Nel tentare un bilancio della presidenza dell'ultimo dei superdemocristiani, penso che tutto si possa sostenere meno che i meriti ora richiamati. Scalfaro è stato un pessimo presidente se si guarda ai poteri assegnatigli dalla Costituzione, poteri che ha palesemente travalicato nei momenti cruciali. E vero che l'intera storia dei presidenti repubblicani, con l'eccezione di Luigi Einaudi, non è molto felice tra nepotismo (Gronchi), accuse di golpismo (Segni), decadenza fisica (Saragat), minacce di impeachment (Leone), interventismo populista (Pertini) e festival del piccone (Cossiga). Ma pur considerando la costante sfortuna presidenziale, a me sembra che Scalfaro debba essere collocato nella parte bassa della serie dal momento che ha rafforzato la cosiddetta "costituzione materiale" in opposizione a quella formale, intervenendo pesantemente negli affari politici con la pretesa di dirigerli dall'alto Colle.
Sembra dunque paradossale il richiamo di Mattarella al "gran senso delle istituzioni e al ruolo di garanzia" del presidente. Altri, prima di Scalfaro, intervennero nella politica attiva imponendo presidenti del Consiglio "amici" e favorendo questa o quella coalizione.
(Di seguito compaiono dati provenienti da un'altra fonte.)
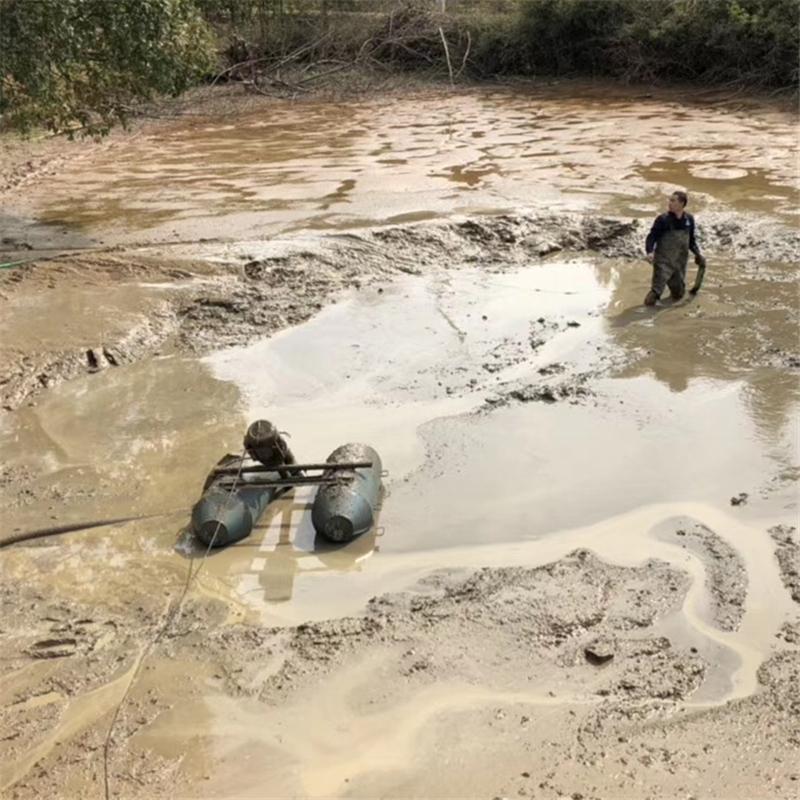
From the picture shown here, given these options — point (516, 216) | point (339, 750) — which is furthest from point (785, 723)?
point (516, 216)

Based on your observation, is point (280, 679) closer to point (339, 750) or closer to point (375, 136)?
point (339, 750)

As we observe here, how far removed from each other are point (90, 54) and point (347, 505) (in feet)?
25.0

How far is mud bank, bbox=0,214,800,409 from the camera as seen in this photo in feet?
27.1

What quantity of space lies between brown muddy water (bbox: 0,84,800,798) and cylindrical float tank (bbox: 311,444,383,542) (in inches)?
5.1

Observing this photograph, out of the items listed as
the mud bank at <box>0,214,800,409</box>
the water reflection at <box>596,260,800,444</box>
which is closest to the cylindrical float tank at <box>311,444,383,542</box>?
the water reflection at <box>596,260,800,444</box>

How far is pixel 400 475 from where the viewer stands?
6262 millimetres

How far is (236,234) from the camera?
11.4 m

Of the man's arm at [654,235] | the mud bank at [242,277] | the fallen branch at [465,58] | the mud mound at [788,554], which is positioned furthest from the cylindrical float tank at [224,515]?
the fallen branch at [465,58]

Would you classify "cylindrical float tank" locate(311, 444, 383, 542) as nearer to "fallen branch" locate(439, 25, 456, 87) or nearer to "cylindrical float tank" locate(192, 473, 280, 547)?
"cylindrical float tank" locate(192, 473, 280, 547)

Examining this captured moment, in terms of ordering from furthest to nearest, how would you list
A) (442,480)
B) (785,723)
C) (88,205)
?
(88,205) < (442,480) < (785,723)

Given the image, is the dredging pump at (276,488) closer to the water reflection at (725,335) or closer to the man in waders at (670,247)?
the water reflection at (725,335)

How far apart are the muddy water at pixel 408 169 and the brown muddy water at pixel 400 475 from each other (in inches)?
7.1

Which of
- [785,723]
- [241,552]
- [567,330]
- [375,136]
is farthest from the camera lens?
[375,136]

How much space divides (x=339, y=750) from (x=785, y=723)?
6.37ft
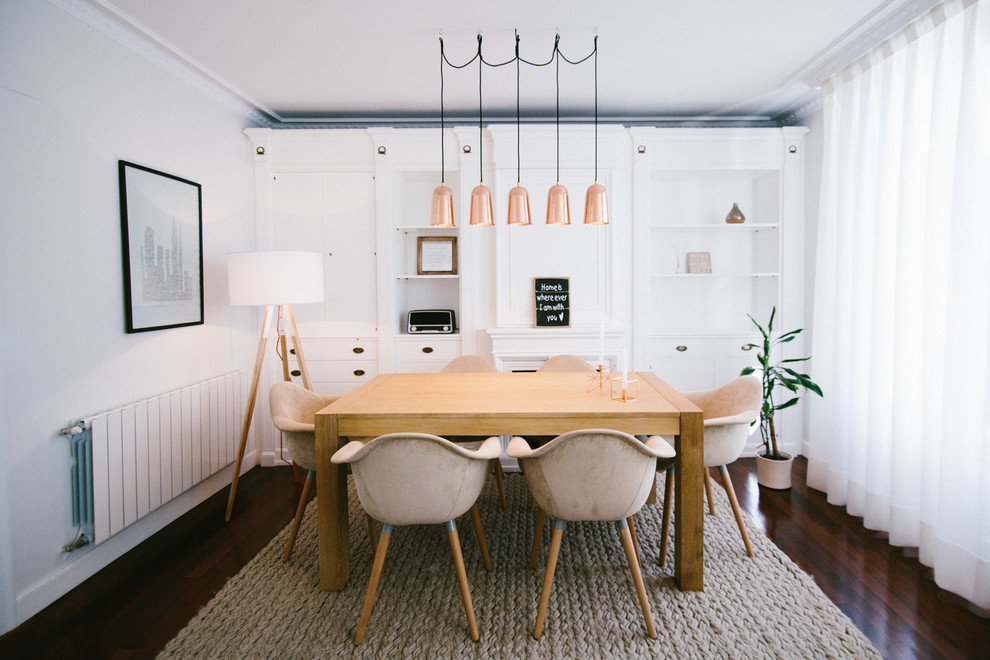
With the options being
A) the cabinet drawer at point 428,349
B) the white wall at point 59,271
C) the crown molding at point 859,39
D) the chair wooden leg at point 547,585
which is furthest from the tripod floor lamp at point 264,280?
the crown molding at point 859,39

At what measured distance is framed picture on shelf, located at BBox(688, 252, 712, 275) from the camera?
3979mm

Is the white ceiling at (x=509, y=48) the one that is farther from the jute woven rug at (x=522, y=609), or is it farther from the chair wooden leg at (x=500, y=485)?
the jute woven rug at (x=522, y=609)

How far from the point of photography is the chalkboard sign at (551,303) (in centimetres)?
368

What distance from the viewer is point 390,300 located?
3703mm

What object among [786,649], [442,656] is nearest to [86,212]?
[442,656]

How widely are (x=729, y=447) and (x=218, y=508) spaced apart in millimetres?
2862

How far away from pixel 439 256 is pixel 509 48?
167 cm

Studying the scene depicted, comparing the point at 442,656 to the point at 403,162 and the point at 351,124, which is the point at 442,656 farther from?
the point at 351,124

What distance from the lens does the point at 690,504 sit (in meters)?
2.04

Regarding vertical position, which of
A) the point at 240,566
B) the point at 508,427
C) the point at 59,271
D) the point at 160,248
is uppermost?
the point at 160,248

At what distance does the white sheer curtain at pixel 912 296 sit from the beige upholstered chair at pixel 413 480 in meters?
1.99

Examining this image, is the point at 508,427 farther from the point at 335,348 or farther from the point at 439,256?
the point at 439,256

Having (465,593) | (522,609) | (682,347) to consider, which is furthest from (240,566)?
(682,347)

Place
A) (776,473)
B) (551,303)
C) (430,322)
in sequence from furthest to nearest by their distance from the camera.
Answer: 1. (430,322)
2. (551,303)
3. (776,473)
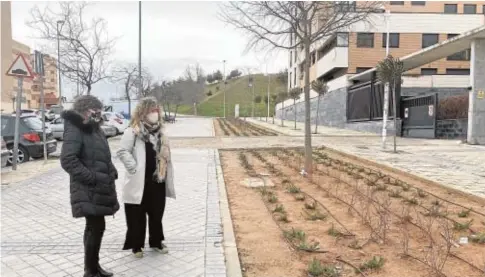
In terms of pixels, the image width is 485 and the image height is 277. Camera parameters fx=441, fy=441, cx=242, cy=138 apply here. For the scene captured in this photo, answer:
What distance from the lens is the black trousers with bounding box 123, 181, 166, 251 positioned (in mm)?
4523

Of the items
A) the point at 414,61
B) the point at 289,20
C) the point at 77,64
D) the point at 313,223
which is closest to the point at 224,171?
the point at 289,20

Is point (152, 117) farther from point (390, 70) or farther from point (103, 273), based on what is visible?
point (390, 70)

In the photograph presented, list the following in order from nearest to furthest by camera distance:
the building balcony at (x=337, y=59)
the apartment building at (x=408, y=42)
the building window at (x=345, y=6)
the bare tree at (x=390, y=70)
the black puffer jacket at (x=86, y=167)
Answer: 1. the black puffer jacket at (x=86, y=167)
2. the building window at (x=345, y=6)
3. the bare tree at (x=390, y=70)
4. the building balcony at (x=337, y=59)
5. the apartment building at (x=408, y=42)

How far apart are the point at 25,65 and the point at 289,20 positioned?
6770 millimetres

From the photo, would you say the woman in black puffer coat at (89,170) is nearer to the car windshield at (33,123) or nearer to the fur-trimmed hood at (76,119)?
the fur-trimmed hood at (76,119)

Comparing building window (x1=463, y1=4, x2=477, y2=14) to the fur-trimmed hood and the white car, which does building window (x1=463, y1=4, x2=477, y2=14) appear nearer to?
the white car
Ma fino al 1994 la dialettica governativa non era bipolare bensì consociativa e di coalizione, ragione per cui le pressioni del Quirinale potevano al massimo influire sulla scelta per Palazzo Chigi e sul peso delle diverse componenti all'interno di quella che rimaneva in ogni caso una maggioranza fissa intorno alla Dc. Dopo la riforma maggioritaria, però, le cose sono radicalmente mutate: le elezioni determinano una maggioranza e una minoranza in Parlamento, e il presidente della Repubblica diviene il garante istituzionale dei corretti rapporti tra le due parti politiche così come sono sanciti dal voto popolare.
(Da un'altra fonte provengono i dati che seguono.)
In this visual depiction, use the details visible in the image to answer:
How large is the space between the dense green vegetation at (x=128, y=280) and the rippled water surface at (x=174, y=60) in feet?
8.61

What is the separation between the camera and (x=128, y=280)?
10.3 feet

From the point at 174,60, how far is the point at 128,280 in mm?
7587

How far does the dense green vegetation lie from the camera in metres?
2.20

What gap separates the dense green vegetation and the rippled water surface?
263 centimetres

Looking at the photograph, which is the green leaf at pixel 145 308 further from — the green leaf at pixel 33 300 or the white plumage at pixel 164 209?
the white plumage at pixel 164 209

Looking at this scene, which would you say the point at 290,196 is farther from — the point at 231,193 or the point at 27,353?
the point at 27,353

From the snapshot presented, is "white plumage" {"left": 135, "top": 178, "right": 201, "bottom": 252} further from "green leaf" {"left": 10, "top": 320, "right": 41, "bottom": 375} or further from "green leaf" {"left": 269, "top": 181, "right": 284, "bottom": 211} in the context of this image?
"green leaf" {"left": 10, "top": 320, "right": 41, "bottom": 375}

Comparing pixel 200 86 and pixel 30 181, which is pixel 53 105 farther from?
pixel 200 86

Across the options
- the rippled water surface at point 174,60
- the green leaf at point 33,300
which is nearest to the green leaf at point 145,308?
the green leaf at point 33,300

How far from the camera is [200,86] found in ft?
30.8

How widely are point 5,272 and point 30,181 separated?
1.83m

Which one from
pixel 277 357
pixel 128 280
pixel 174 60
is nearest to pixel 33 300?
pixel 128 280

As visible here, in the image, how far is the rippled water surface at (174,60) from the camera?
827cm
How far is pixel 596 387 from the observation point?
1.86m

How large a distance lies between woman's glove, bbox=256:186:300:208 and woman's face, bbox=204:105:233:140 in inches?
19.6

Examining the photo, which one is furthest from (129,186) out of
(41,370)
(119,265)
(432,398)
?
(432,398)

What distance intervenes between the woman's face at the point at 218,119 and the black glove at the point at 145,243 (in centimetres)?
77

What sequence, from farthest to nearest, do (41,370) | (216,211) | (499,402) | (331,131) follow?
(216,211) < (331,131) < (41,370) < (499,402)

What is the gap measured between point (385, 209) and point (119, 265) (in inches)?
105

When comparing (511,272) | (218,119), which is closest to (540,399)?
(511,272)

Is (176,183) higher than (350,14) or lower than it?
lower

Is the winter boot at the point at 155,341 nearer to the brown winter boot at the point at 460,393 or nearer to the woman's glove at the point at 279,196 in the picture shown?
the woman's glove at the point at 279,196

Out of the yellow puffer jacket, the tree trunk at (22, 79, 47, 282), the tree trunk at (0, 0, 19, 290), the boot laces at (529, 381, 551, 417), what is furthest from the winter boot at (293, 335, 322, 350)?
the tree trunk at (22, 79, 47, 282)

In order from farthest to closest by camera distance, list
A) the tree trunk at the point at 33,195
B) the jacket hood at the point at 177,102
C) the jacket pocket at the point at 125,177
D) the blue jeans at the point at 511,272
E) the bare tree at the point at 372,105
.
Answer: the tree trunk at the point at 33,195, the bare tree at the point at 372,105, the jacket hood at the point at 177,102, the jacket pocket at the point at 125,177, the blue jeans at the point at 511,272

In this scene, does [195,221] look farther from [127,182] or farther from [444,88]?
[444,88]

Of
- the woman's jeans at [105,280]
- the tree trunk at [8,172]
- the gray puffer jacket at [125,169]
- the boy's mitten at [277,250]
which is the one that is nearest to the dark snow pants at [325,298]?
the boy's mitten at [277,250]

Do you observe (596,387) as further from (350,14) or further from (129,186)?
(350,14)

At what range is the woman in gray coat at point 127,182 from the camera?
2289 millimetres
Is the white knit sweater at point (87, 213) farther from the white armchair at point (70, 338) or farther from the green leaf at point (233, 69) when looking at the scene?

Dato il nuovo quadro, non è dunque esagerato affermare che il ruolo di Scalfaro è stato costituzionalmente eversivo. Perché all'indomani della vittoria del Polo nel 1994, la nuova maggioranza di Berlusconi non è stata accettata come "legittima", cioè come l'indirizzo politico voluto dalla sovranità popolare, ma come "anormale", una specie di incresciosa parentesi che andava chiusa al più presto. E infatti, per porre fine a quell'intermezzo nel regno democristiano, fu provocato il "ribaltone": un'iniziativa nella quale i poteri presidenziali furono tutt'altro che spettatori ma, come ormai è chiaro, assai attivi sia nella fase ideativa sia in quella esecutiva.
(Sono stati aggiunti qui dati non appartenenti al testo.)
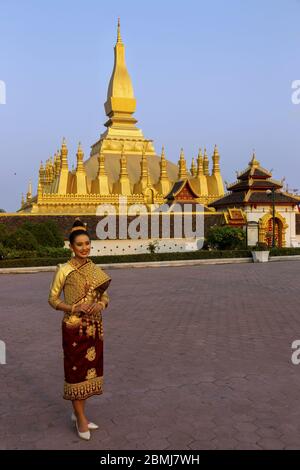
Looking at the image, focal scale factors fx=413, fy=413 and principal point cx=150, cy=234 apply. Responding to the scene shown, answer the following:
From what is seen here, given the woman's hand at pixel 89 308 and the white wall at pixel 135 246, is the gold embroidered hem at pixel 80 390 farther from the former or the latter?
the white wall at pixel 135 246

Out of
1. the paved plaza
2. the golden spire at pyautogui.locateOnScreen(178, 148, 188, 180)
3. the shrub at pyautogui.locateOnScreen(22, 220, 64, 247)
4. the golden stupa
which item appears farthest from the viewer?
the golden spire at pyautogui.locateOnScreen(178, 148, 188, 180)

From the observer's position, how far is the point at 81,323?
13.0ft

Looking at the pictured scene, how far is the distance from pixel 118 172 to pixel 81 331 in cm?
4422

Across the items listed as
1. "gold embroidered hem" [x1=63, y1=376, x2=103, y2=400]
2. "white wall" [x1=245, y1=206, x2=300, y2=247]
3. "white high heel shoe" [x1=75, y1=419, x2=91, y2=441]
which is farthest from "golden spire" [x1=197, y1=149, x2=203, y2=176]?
"white high heel shoe" [x1=75, y1=419, x2=91, y2=441]

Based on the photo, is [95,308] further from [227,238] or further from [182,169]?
[182,169]

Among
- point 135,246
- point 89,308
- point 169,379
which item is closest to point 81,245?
point 89,308

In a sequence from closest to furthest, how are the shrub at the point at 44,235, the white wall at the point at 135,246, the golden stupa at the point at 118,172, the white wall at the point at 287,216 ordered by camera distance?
the shrub at the point at 44,235 → the white wall at the point at 135,246 → the white wall at the point at 287,216 → the golden stupa at the point at 118,172

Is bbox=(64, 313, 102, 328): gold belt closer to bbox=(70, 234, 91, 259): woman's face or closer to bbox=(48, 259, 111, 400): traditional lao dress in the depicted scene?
bbox=(48, 259, 111, 400): traditional lao dress

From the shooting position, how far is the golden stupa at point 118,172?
125ft

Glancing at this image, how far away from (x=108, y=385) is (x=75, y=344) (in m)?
1.74

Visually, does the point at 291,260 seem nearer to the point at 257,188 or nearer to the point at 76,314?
the point at 257,188

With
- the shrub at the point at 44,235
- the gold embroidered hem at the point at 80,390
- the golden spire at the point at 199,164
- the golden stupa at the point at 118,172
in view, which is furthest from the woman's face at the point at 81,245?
the golden spire at the point at 199,164

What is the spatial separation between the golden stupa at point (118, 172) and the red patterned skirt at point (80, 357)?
3230 centimetres

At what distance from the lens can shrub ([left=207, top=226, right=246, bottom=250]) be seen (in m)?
28.9
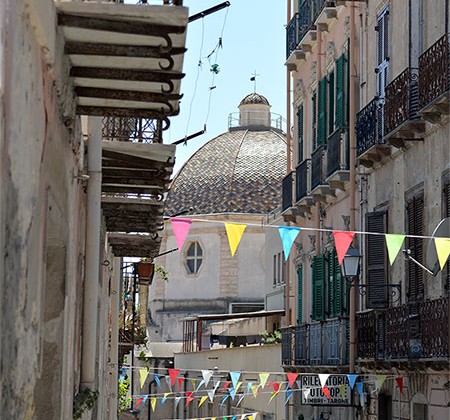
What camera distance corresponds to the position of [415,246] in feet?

Per valutare il settennato di Scalfaro e per discutere come merita anche l'ipotesi di una sua permanenza al Quirinale, se pure in funzione temporanea (ma non c'è nulla di più stabile in Italia di ciò che viene presentato come provvisorio), non occorre richiamare i suoi rapporti con il Sisde da ministro dell'Interno, il suo interventismo paternalistico, l'infelice e tardiva uscita sulle "intelligenze criminose" che sarebbero intervenute nel caso Moro, né le tante altre ineleganze di stile. In fondo si tratta di questioni abbastanza secondarie di fronte alla ostinata e sistematica azione per rendere la presidenza della Repubblica parte attiva del processo politico senza peraltro favorire la riforma istituzionale in senso presidenziale, come invece aveva apertamente propugnato il suo predecessore Cossiga.
Riproporre uno Scalfaro bis assume dunque il significato della provocazione. Una provocazione messa in atto come pura manovra strumentale all'interno di un universo post, ex e neo democristiano che al fondo intende la vita politica italiana come una perenne transizione verso il ristabilimento dell'ordo democristianus.